Monday, June 9, 2014

Welcome home

On August 12, 1978 NASA launched a small spacecraft called ISEE-3 to study the interaction between the earth's magnetic field and the "solar wind" emanating from the sun.

In 1997, NASA abandoned ISEE-3 due to a data link rate which had deteriorated to the point of unusability.  There has been no regular contact since, although the spacecraft remains in an orbit around the sun which occasionally brings it back near earth.  A brief carrier signal was established in 1999.

In 2008, a deep space comms network reestablished a data link with ISEE-3.  To the surprise of all, the spacecraft is still almost fully functional, and even has some propellant remaining.  The problem: the equipment involved in communicating with the spacecraft is now ancient history, and no longer exists.  NASA announced that rebuilding it was not worth the cost and that the spacecraft would be abandoned.

Enter the internet.

The original specs on the spacecraft were long since in the public domain, so a group of scientists, engineers and programmers decided to explore the option of open-sourcing control of the craft.  The ISEE-3 Reboot Project was born.
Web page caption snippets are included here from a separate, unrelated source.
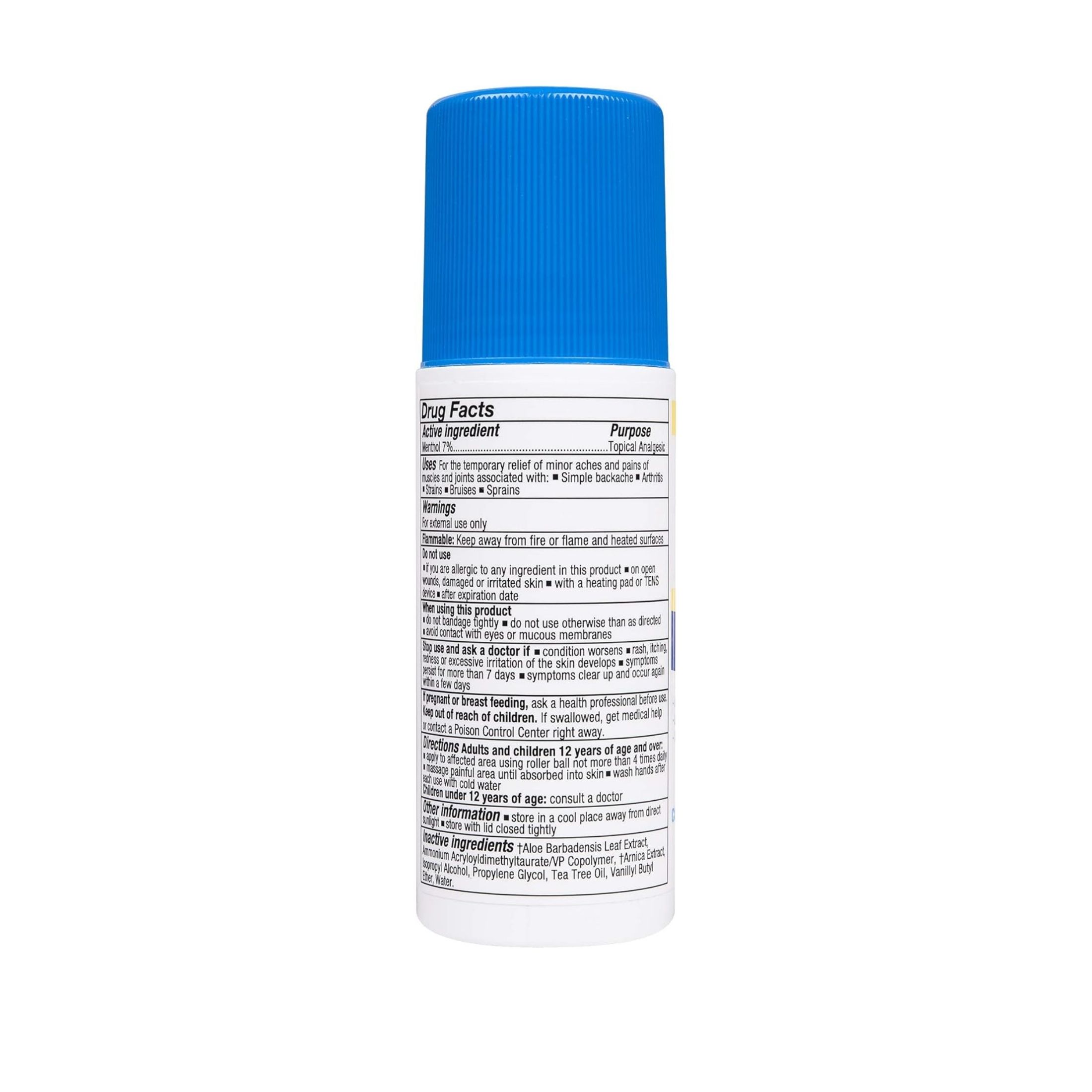 Zim's Pain Relief, Extra Strength, Pro Formula, Cooling Roll On 3 Oz
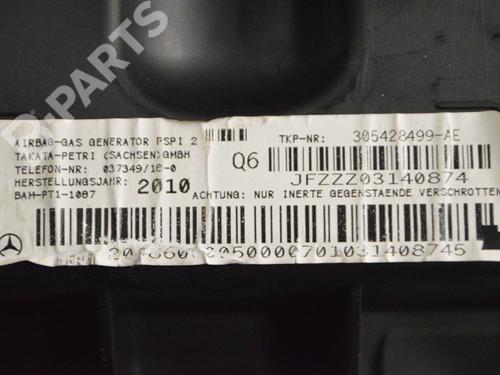 Passenger airbag MERCEDES-BENZ C-CLASS (W204) C 220 CDI (204.002) | BP8866398C10 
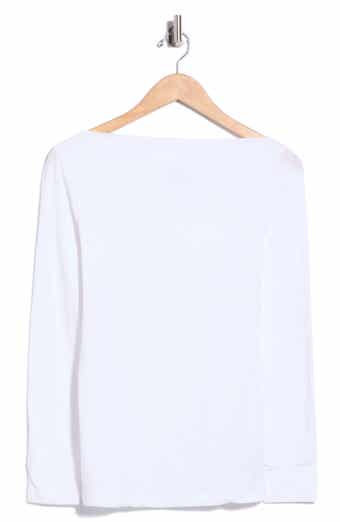 Boatneck Long Sleeve Top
The team managed to obtain and construct the necessary communications gear (think Space Cowboys here) and somehow talked The Man into letting them install it on the Arecibo antenna.  It's basically a remodulator and power amplifier with the rest of the hardware done totally in software as wire-wrap hadn't been invented at the stage that ISEE-3 flew.

On May 29, 2014, the team successfully established a datalink with ISEE-3 and have managed to command the spacecraft into engineering mode to begin transmitting telemetry and allow debugging.  The next step is to fire an orbital adjustment burn which will place the spacecraft in an extended earth halo orbit.  if this doesn't happen by mid-June 2014, the next time we see ISEE-3 will be sometime in 2040.

Hopefully, welcome home, little fella.